Tuesday, 27 September 2011

Pelagios usability testing results

In my earlier posts, Evaluating Pelagios' usability and Evaluating usability: what happens in a user testing session?, I promised I'd share some preliminary results. Because my last posts were getting rather long, I'll keep this short and sweet.

I had two main questions going into the user testing: could a user discover all the functionality of Pelagios, and could they make sense of what they were shown?  In short, the answer to the first question is 'no', and the answer to the second is 'yes'.

I'm a big fan of testing the usability of a site with real users.  Test participants not only give you incredibly useful insights into your site or application, but they help you clarify your own thoughts about the design. It was exciting to see test participants realise the potential of the site - particularly the map and data views, which is a cue to make them more prominent when the site first loads - but it was clear that the graph interface needs improvements to make the full range of actions available for selecting, linking and exploring datasets more visible to the user.  The test participants also used search heavily when looking for particular resources, so this would be a key area for future work.

If you've been working on a project, user testing is wonderful and painful in equal measures.  It's definitely easier to test someone else's project, not least because it's easier to prioritise tasks from the users' point of view when you don't have to deal with the details of implementing the changes.
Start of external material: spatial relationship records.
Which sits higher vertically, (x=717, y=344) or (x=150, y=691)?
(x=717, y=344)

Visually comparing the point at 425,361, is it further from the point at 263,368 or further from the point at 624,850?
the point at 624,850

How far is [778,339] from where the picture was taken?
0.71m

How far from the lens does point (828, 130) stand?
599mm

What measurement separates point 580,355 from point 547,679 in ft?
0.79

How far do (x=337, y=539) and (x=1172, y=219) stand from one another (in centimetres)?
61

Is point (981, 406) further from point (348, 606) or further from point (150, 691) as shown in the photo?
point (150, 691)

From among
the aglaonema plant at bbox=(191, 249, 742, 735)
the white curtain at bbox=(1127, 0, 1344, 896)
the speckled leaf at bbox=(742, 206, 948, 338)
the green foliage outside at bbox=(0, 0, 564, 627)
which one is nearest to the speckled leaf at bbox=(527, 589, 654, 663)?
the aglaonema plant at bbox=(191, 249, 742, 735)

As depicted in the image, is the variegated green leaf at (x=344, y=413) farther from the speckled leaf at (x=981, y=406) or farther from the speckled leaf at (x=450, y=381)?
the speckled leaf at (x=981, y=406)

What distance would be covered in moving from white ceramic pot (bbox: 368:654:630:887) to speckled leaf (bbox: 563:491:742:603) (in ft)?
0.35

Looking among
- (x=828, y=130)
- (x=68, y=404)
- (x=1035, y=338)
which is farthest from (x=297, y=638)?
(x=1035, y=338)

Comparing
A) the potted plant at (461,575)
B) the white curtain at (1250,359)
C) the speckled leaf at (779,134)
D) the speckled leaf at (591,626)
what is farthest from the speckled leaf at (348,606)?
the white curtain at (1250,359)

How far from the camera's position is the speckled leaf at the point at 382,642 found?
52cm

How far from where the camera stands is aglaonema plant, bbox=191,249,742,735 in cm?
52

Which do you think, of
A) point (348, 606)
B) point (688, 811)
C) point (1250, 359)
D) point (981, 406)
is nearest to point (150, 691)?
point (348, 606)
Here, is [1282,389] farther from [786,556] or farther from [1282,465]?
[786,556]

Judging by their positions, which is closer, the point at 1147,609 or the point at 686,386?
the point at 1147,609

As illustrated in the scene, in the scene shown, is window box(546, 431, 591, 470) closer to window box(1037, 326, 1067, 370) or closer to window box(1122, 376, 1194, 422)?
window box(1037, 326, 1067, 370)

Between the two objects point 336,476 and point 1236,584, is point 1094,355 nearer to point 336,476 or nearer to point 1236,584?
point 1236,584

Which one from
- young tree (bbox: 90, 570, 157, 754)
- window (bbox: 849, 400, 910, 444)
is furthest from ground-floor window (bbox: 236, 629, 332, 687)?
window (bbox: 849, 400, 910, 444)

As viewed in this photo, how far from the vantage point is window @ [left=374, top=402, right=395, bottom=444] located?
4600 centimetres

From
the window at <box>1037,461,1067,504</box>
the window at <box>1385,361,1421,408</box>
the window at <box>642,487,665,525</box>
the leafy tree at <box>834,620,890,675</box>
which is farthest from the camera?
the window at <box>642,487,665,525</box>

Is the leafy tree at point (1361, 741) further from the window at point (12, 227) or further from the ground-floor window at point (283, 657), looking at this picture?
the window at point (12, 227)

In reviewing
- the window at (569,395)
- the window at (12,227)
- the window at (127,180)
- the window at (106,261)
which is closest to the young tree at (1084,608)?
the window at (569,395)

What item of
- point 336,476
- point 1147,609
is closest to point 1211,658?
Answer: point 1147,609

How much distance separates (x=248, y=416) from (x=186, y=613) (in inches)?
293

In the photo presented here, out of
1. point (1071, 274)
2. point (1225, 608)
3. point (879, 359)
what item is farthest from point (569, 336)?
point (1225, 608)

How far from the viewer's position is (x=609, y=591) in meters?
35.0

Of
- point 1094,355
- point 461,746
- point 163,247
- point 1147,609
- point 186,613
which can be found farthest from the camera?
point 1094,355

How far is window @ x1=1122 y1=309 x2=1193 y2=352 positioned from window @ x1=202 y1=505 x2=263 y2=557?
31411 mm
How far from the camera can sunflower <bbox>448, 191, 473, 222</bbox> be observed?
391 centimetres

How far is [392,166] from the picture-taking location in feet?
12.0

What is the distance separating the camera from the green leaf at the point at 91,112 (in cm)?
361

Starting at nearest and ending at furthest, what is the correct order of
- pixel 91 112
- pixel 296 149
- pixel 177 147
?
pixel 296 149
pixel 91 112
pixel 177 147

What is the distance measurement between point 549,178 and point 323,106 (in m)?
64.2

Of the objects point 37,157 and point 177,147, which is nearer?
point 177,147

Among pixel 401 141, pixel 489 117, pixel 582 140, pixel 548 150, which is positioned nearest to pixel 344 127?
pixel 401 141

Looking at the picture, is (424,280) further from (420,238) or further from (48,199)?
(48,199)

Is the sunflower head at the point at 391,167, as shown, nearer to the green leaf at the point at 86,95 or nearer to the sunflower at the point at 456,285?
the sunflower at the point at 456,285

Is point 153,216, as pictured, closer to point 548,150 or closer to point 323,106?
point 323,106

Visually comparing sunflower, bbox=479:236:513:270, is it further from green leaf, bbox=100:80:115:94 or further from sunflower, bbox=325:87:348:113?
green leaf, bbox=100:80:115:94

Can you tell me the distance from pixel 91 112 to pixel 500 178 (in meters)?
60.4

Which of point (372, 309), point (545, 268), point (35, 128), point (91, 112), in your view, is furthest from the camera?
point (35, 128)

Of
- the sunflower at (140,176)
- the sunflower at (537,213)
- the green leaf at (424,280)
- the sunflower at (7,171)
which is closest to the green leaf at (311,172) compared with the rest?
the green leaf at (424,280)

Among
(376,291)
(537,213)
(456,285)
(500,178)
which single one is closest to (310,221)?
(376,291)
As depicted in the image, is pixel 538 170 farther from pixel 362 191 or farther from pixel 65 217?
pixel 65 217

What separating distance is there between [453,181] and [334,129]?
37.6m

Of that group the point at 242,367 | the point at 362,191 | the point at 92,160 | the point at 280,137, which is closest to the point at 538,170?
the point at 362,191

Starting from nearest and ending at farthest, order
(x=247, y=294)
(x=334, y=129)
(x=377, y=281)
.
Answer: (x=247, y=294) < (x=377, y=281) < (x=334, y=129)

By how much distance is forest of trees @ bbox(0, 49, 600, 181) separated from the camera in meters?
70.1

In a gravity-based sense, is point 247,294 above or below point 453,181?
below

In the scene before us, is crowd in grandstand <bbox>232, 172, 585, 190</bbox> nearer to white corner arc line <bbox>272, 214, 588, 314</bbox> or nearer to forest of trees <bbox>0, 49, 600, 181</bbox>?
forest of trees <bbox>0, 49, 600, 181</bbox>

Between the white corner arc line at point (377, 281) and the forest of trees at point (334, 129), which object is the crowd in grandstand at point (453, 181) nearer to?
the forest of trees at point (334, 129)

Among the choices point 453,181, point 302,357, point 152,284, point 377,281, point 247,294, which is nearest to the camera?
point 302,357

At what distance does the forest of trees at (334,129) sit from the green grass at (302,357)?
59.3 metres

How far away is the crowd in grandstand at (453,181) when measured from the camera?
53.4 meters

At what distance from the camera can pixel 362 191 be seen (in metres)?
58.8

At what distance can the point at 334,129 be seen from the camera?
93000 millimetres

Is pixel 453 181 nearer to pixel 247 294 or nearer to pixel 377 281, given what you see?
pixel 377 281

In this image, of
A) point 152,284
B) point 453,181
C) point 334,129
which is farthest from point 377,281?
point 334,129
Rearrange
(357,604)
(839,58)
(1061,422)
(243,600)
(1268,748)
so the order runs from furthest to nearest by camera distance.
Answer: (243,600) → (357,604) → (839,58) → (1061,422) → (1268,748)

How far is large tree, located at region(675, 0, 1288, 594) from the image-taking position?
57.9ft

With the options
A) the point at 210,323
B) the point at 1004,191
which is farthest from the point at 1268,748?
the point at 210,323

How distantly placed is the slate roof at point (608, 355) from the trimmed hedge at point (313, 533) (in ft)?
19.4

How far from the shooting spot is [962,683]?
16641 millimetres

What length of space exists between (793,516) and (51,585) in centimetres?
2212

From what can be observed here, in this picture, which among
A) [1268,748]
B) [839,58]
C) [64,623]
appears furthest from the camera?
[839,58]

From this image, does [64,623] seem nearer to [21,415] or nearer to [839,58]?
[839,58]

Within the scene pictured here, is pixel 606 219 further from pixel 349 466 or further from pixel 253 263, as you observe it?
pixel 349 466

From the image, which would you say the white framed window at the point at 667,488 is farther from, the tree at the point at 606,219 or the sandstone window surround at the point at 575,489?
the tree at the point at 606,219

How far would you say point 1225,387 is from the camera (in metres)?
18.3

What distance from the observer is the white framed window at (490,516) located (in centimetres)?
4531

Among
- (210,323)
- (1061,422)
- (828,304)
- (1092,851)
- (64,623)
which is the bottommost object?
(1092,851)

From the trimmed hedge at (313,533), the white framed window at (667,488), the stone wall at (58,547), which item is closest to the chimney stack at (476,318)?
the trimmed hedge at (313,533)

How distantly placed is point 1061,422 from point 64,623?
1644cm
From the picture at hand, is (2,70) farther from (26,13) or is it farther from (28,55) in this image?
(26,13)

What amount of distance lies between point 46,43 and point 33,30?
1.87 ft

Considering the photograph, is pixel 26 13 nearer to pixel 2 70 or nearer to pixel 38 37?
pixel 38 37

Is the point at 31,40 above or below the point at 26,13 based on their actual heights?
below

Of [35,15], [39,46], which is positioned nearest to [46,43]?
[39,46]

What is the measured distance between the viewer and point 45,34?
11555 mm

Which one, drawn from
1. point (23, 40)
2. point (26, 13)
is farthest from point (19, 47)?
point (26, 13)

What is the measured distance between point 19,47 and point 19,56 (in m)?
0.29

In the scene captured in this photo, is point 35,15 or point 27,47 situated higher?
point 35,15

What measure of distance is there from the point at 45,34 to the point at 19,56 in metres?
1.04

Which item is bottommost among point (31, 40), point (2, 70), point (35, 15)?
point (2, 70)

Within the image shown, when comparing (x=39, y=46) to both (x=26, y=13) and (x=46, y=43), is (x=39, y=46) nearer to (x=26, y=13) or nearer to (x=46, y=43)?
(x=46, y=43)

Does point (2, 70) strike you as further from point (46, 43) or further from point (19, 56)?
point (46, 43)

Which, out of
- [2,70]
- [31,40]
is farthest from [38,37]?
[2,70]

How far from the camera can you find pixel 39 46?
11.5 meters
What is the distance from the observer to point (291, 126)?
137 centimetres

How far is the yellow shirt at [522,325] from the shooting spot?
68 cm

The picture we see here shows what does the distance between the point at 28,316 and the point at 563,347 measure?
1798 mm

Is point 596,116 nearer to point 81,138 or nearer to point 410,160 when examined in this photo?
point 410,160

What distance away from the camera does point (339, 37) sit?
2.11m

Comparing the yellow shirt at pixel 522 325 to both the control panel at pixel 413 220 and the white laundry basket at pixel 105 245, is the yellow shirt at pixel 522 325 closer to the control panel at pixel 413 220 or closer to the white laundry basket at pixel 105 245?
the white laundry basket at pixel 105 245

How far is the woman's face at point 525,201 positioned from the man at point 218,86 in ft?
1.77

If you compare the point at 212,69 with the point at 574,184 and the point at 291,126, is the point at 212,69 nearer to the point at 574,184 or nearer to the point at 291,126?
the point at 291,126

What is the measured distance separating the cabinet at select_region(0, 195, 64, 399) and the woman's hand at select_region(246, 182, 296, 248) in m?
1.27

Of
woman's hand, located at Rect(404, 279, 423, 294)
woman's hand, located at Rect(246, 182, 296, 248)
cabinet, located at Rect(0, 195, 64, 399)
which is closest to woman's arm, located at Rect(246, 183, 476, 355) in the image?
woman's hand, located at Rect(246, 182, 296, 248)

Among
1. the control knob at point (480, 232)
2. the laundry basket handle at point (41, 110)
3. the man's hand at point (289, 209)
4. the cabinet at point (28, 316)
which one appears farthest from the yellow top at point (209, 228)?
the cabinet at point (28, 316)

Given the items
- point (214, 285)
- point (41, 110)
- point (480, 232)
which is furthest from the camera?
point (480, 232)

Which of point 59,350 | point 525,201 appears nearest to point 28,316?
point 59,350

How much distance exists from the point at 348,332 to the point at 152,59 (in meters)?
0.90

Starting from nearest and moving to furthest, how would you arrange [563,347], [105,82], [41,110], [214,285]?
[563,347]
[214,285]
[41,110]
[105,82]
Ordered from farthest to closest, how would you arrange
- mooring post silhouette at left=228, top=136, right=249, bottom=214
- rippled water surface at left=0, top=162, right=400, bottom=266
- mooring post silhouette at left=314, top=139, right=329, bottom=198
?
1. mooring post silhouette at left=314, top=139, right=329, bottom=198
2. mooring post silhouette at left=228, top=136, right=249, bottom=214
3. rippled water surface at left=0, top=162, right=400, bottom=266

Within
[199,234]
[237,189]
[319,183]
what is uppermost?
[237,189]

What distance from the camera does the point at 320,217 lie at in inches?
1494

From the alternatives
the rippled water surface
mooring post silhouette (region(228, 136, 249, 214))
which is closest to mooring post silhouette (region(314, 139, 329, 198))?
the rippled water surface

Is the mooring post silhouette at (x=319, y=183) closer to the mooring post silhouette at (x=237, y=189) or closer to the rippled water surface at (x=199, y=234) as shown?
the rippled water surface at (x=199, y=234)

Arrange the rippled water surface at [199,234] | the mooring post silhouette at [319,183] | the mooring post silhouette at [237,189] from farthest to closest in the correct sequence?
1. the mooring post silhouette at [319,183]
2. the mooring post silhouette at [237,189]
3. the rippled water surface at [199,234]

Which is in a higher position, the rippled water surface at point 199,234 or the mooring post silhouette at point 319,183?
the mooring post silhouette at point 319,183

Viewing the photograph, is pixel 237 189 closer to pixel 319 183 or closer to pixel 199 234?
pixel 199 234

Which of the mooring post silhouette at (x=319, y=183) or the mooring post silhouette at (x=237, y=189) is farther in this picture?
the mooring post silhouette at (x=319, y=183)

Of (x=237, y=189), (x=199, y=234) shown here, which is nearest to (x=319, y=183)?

The overall goal of the usability testing was to produce a prioritised list of design and development tasks to improve the usability of the Pelagios visualisation for a defined target audience (non/semi-specialist adults with an interest in the ancient world), and this user testing was really successful in giving the team a clear list of future tasks.

Friday, 23 September 2011

Evaluating usability: what happens in a user testing session?

In my last post I talked about the test plan for assessing the usability of the Pelagios 'graph explorer' for the project's (deep breath) 'non/semi-specialist adults with an interest in the ancient world' audience. Before I get into the details of what happens in a usability test session, I thought I'd introduce you to our design persona, Johanna.
Image credit: @ANDYwithCAMERA
Johanna is 21, and is a third year History student. She moved from her native Germany to the UK three years ago for university. Her goal is to get a First so she has more options for future academic work, perhaps in the Classics. She's slightly swotty, and is always organised and methodical, but finds that she's easily distracted by Facebook and chat when she's working on the computer. She can often be found having coffee or in the pub with friends, at her part-time job in a clothing store, or in the library (her shared house is often noisy when she's trying to work). She dislikes distractions when she's trying to study, and hates rude customers at work. She likes her bike, RomComs and catching up with friends. Her favourite brands are Facebook, MacBook, Topshop, Spiegel Online and The Body Shop. Her most important personal belongings are her laptop, her mobile phone, and photos of friends and family from Hamburg and college.
Johanna is technically competent, and prefers to learn through trial and error rather than reading manuals or instructions. But she also has limited patience and will give up on interfaces that are too difficult. Johanna is a heavy user of social networks and also uses online research databases and library catalogues.
Johanna has an assignment on inscriptions due in a month. She hates the emphasis on big battles and big men in the subject, and finds inscriptions dry, but has been told they can also convey interesting social history and cultural values. She's not convinced (and she's not sure whether she'll be able to make much of the language of the inscriptions) so she wants to find an ancient place that also has other historical material about it to make the assignment more relevant to her own interests.
To create our persona and design the test tasks, I quizzed Elton on the types of questions people ask when they find out he's a Classicist to get a sense of common (mis)perceptions and interests, and about the types of students he's encountered.

So, onto the usability tests themselves. The time and venue for each test was organised directly with the participant, with the restriction that we had to be able to get online, be in an environment where it was ok to talk aloud, and ideally we'd meet somewhere the participant would feel comfortable.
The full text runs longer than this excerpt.